Der permanente Bürgerdialog in der DGG stützt sich auf zwei Hauptorgane: Bürgerrat und Bürgerversammlungen. Hinzu kommt als drittes Organ das ständige Sekretariat, dessen Aufgabe in der „administrativen und organisatorischen Unterstützung“ der beiden Hauptorgane besteht (Art. 5 des Dekrets) und durch die Parlamentsverwaltung der DGG sichergestellt wird. Die nachfolgende Betrachtung geht auf die Hauptorgane ein.
Bürgerrat
Der Bürgerrat dient als Hauptorgan der Sicherstellung der Permanenz des Bürgerdialogs.8) Seine wesentliche Aufgabe ist es, die Gegenstände festzulegen, über die die Bürgerversammlungen zu beraten und Empfehlungen an das Parlament zu erarbeiten. Damit wird sichergestellt, dass die in der jeweiligen Bürgerversammlung zu beratenden Gegenstände nicht einseitig vom Parlament („von oben“) vorgegeben, sondern über den Bürgerrat letztlich aus der Bürgerschaft selbst bestimmt werden. Seine weiteren Funktionen sind: Organisation der Bürgerversammlungen (Art. 7 und 8 des Dekrets); Kontrolle der Umsetzung der Empfehlungen der Bürgerversammlung (Artikel 10, Absatz 1 des Dekrets) sowie Beaufsichtigung des ständigen Sekretariats (Artikel 5, Absatz 2 des Dekrets).
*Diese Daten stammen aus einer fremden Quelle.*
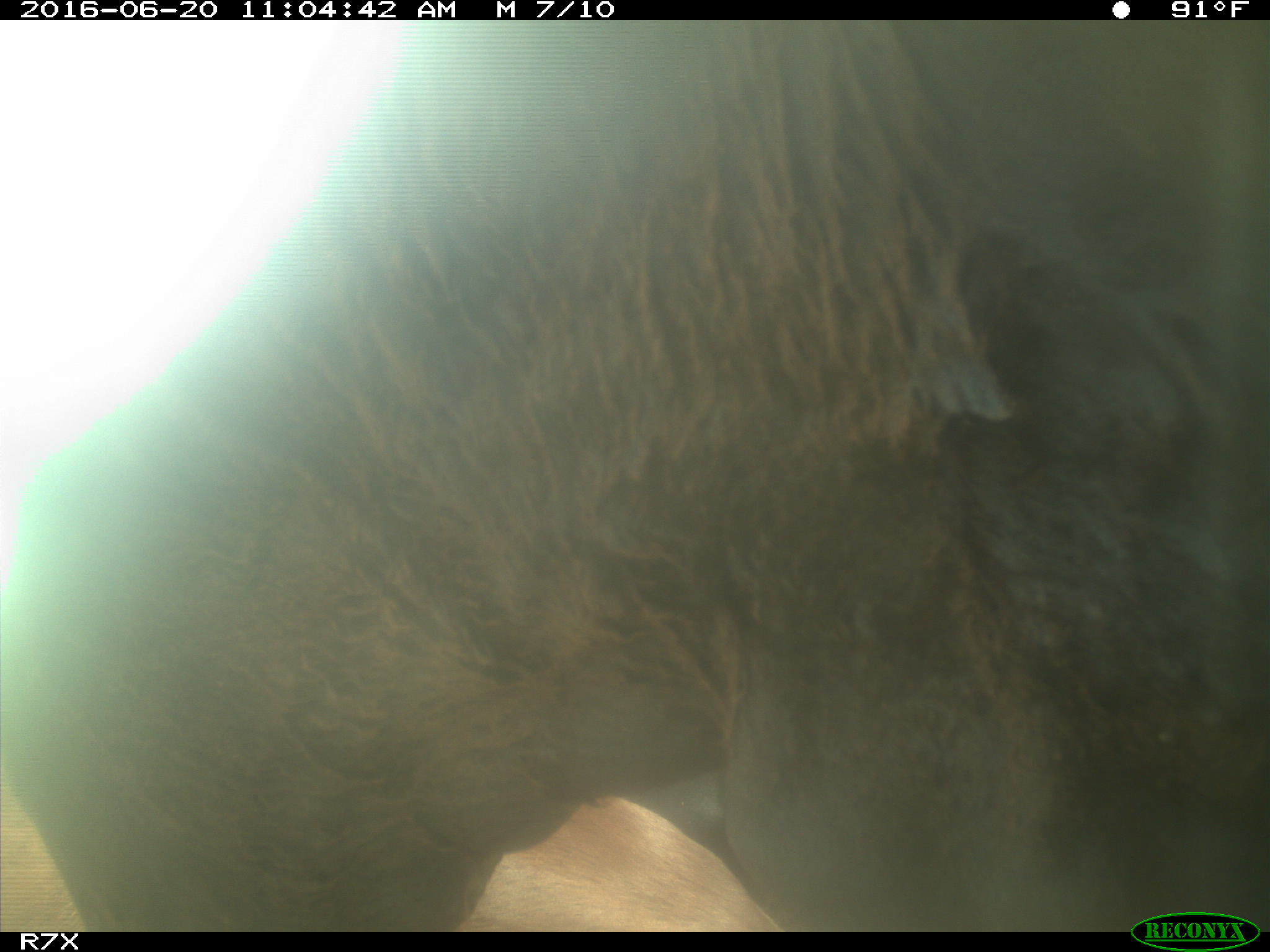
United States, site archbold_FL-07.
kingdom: Animalia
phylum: Chordata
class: Mammalia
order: Artiodactyla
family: Bovidae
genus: Bos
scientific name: Bos taurus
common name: domestic cow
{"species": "Bos taurus (domestic cow)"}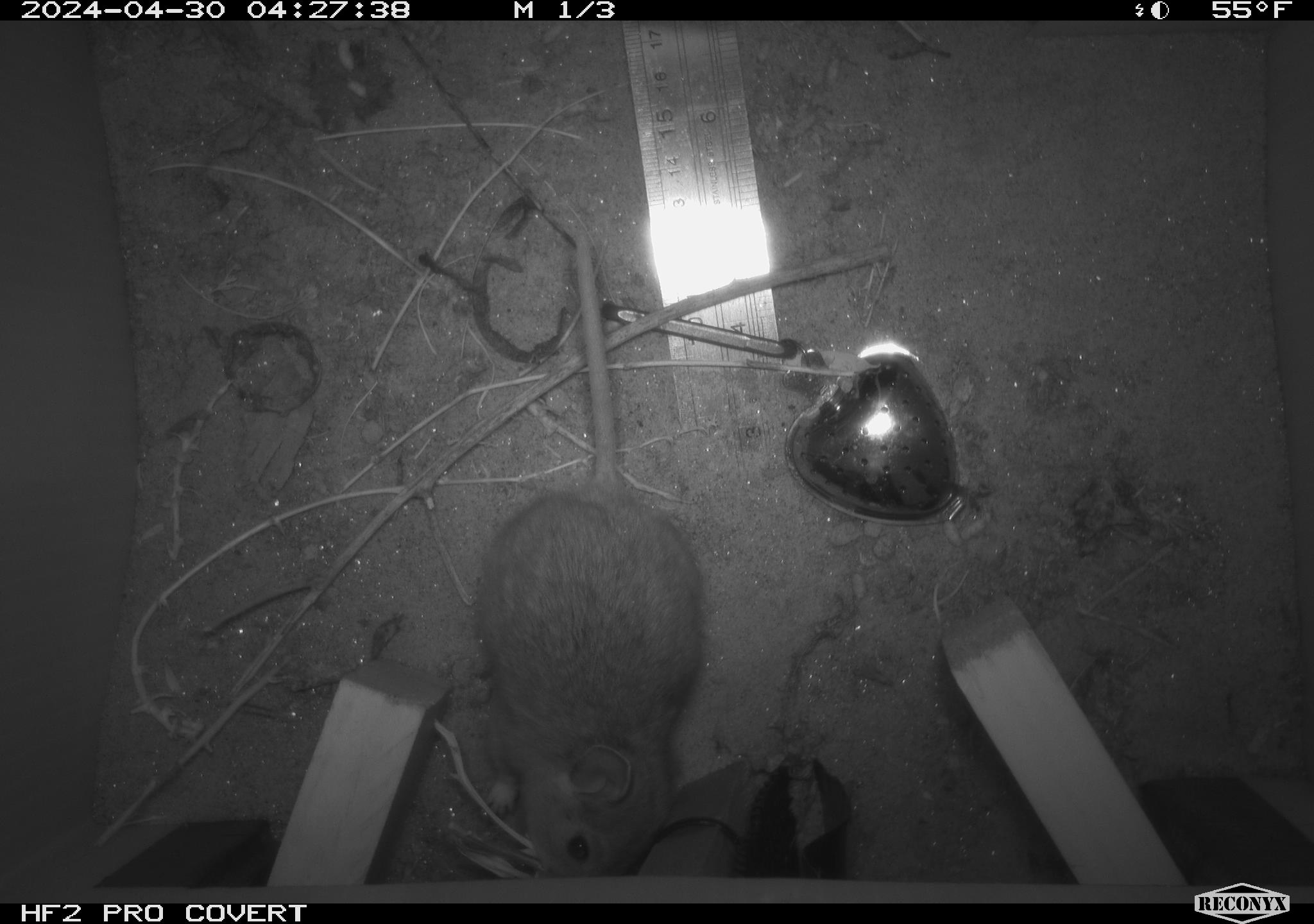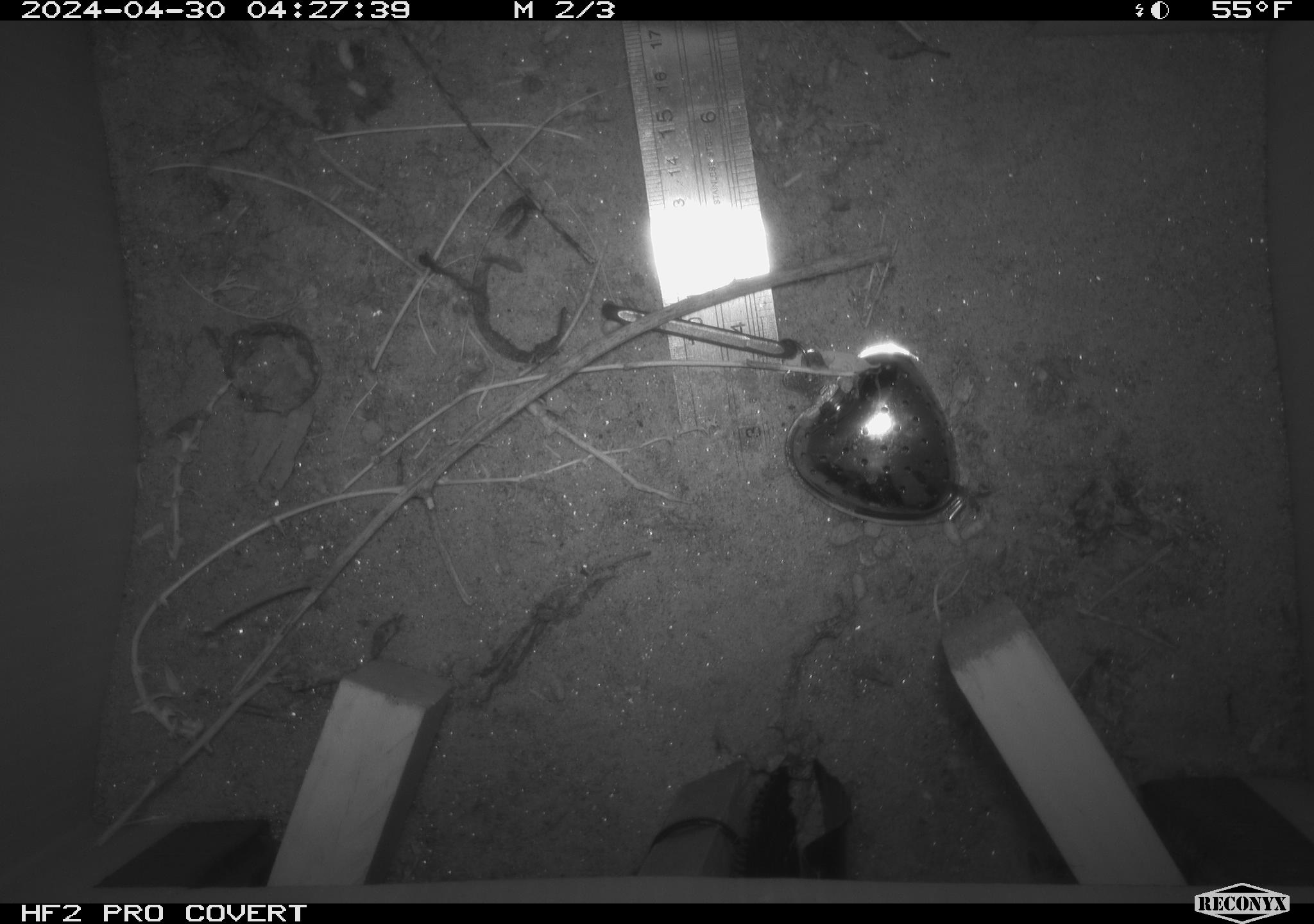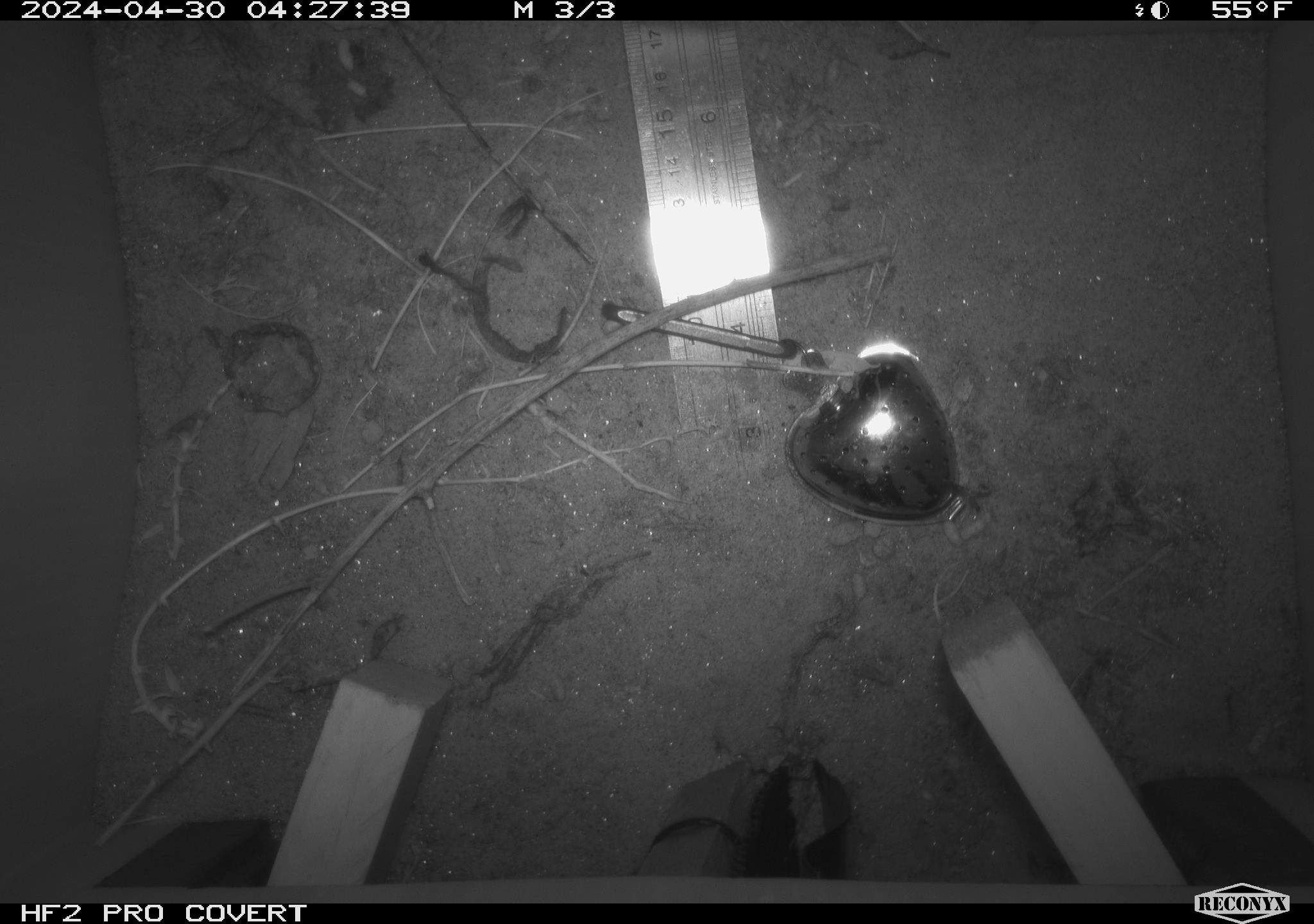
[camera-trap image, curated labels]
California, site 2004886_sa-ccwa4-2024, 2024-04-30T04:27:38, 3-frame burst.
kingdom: Animalia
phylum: Chordata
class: Mammalia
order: Rodentia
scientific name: Rodentia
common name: woodrat or rat or mouse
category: woodrat or rat or mouse species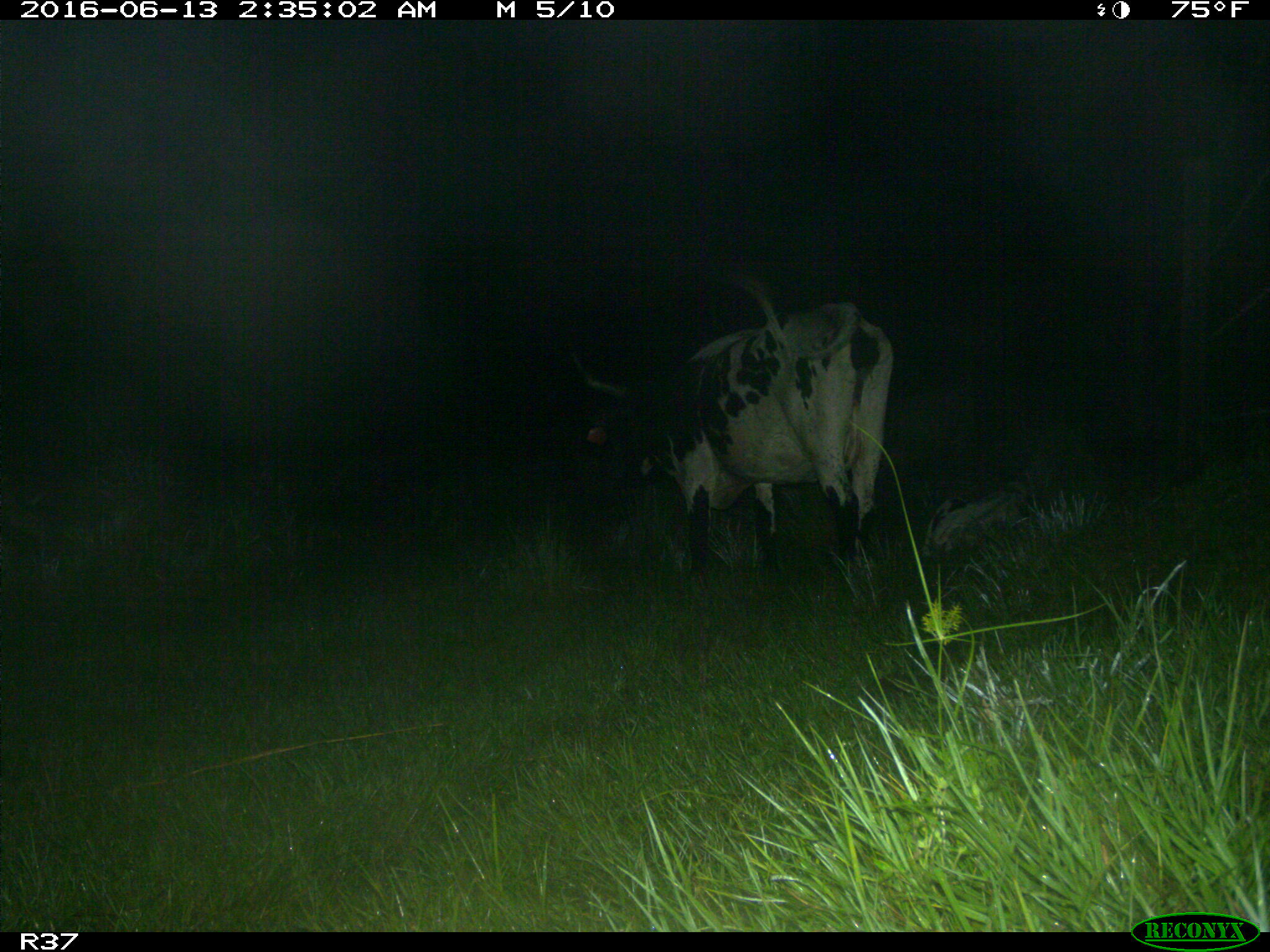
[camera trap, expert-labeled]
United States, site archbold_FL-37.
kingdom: Animalia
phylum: Chordata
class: Mammalia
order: Artiodactyla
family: Bovidae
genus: Bos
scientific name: Bos taurus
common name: domestic cow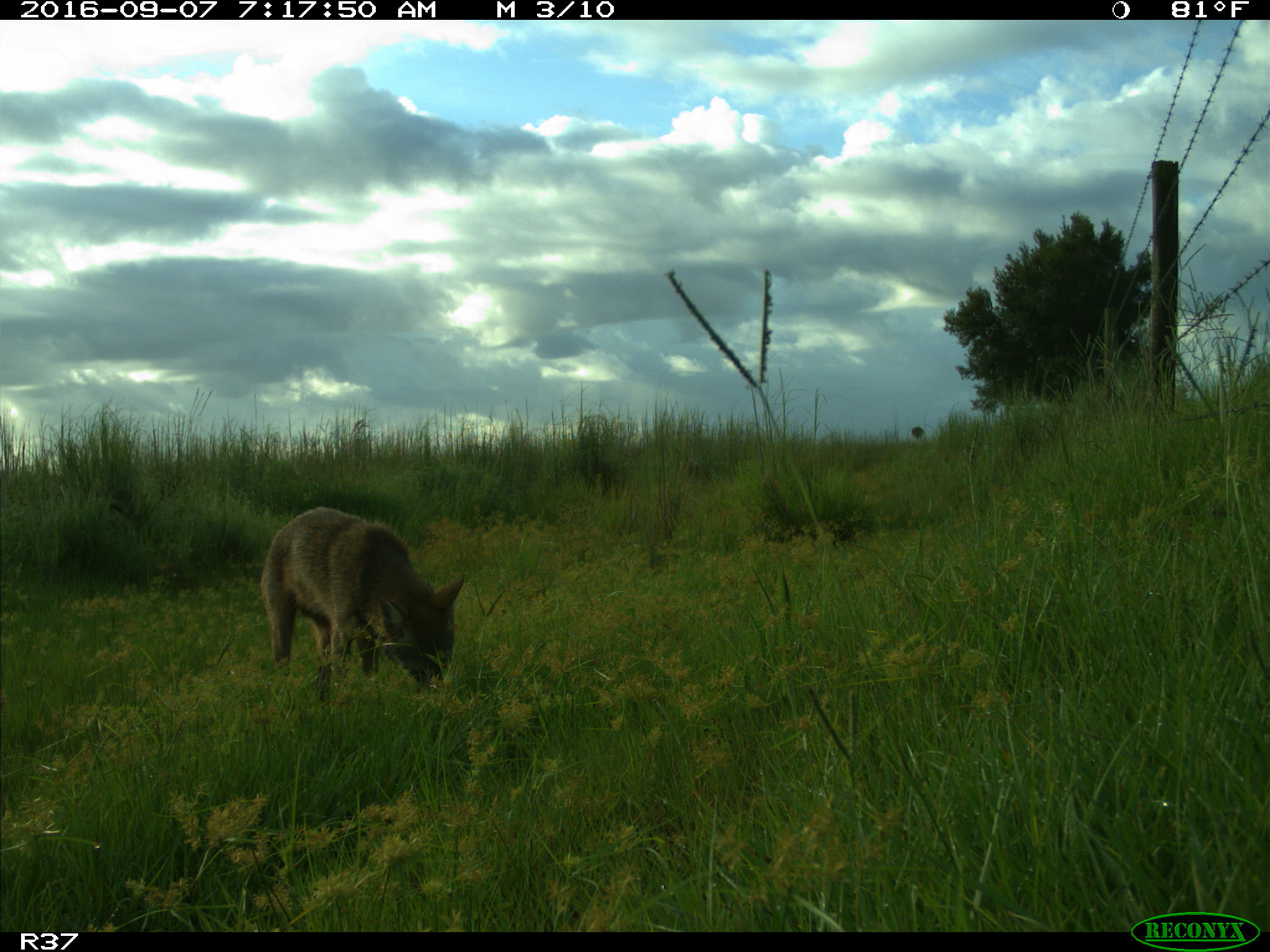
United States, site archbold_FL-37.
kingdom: Animalia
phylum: Chordata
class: Mammalia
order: Carnivora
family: Canidae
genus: Canis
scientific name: Canis latrans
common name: coyote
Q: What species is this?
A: Canis latrans (coyote).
Der Bürgerrat ist „das“ ständige Organ des Bürgerdialogs. Er setzt sich aus 24 Mitgliedern zusammen, wobei diese aus dem Kreis der Teilnehmenden an früheren Bürgerversammlungen per Los ausgewählt werden (Artikel 4, § 1 des Dekrets). Die Mandatszeit der Mitglieder des Bürgerrats beträgt 18 Monate; bei vorzeitigem Ausscheiden wird eine Ersatzperson ermittelt. Die Kontinuität des Bürgerdialogs wird also auch dadurch gesichert, dass stets erfahrene Personen aus den Bürgerversammlungen dem Bürgerrat angehören. Damit wird grundsätzlich alle sechs Monate ein Drittel der 24 Mitglieder des etablierten Bürgerrats ersetzt.9)
Für die Funktionsweise des Bürgerrats charakteristisch ist es, dass dieser selbst alle diesbezüglichen Aspekte bestimmt.10) Durch das Dekret vorgegeben sind lediglich der Zeitpunkt der Sitzung, in der der Bürgerrat über Zahl und Themen der nächsten Bürgerversammlungen bestimmt (Artikel 7, § 1 des Dekrets); die Wahl eines Vorsitzenden des Bürgerrats (Artikel 4, § 2 des Dekrets); die Konsensbeschlussbefassung im Bürgerrat (Artikel 4, § 3 des Dekrets); das Erfordernis der Mitgliedermehrheit für die Beschlussfähigkeit des Bürgerrats (Artikel 4, § 3 des Dekrets); die Entschädigung der Sitzungsteilnahme mit Anwesenheitsgeld und Fahrtkostenerstattung (Artikel 3, § 4 des Dekrets). Alle übrigen Bestimmungen hinsichtlich seiner Funktionsweise – vor allem zum inneren Geschäftsgang – trifft der Bürgerrat in eigener Verantwortung.
Bürgerversammlungen
Im Unterschied zum Bürgerrat handelt es sich bei den Bürgerversammlungen um die nicht-permanente Komponente im Modell des Bürgerdialogs.11) Ihre Funktion besteht in der eigentlichen Deliberation: Sie werden punktuell (und themenbezogen) einberufen und beraten über das jeweils vom Bürgerrat vorgegebene Thema mit dem Ziel, hierzu Empfehlungen auszuarbeiten und Parlament bzw. Regierung zu unterbreiten.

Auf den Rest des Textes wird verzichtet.